Donald was the first person to tell me about 9-11. I remember going to work that Tuesday morning and out comes Donald, arms waving wildly and excitedly, “We’ve been bombed!”. The only time I saw the footage of the Twin Towers was that morning on his TV.
One time our apartment was being stalked by a guy who was stealing our bikes and harassing/stalking our fellow neighbor, Lisa. Donald and I followed the guy twice trying to catch up with him and tell him to get lost or at least get his license plate number.
We had a stray cat in our building who had obviously been dumped by someone. Donald took her in, named her Mickey and took care of her until she passed. He kept her ashes in an urn because he missed her so much.
For the longest time I heard yelling and thought it was a woman screaming until I realized that it was actually George, Donald’s parrot, calling out his name. George was a fixture in our apartment complex.
If it weren’t for Donald catching the person who was renting our crazy-shut-in manager’s parking space in the act, we would probably still have the crazy manager to contend with.
Donald and my neighbor Lisa came over for a vegetarian Christmas dinner I had fixed one year. He brought a lovely red wine and we had a great time.
I’d always get free samples of great organic cosmetics from Donald. He was always so nice about passing cool things along to others.
For the longest time we had a tattered white swinging couch-thing in our courtyard that Donald had brought in. It was always so much fun to sit on it and hang out. When the couch had finally seen its last legs, he rescued a really cool table from down the street and set it up with a few chairs and potted plants. The first few pictures of things from my blog were taken using that table as a backdrop. He was always concerned about creating a nice shared communal space in our courtyard.
He was always excited to see doves and hummingbirds nesting in our courtyard trees and would do anything he could to protect them from the gardeners and stray cats.
When Donald got his new car he was super duper retentive about getting scratches. I remember coming home one day with a note on my door saying I owed him money for a scratch. I took him outside, opened my door and showed him that there was no way my door could’ve made that ding and everything was cool. When I got my new car, he showed me how to use a paint marker to cover up dings.

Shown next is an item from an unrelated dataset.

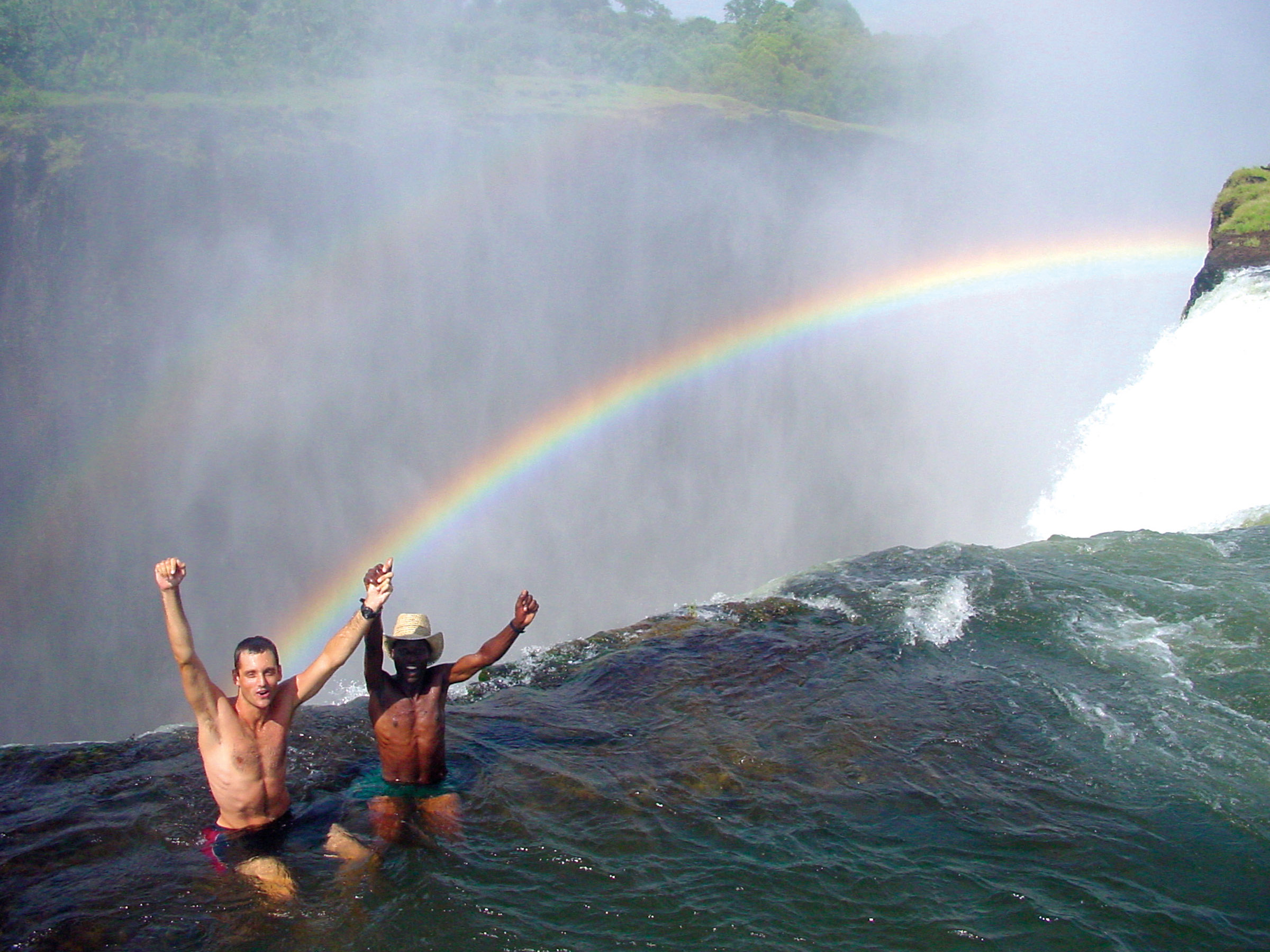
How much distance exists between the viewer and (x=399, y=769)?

I loved looking at his paintings and wished he could’ve been discovered by a rich and famous art collector. He was one of the most talented people I know.
Donald always championed things around our building. He discovered that a pipe had burst and saved our complex from being flooded and overcome with mildew. He always watched over our parking spots and made certain our apartment building was a safe place to be.
To me Donald symbolized Venice in all its artistic bohemian intensity.
Rest in peace, Donald. You’ll be missed by many.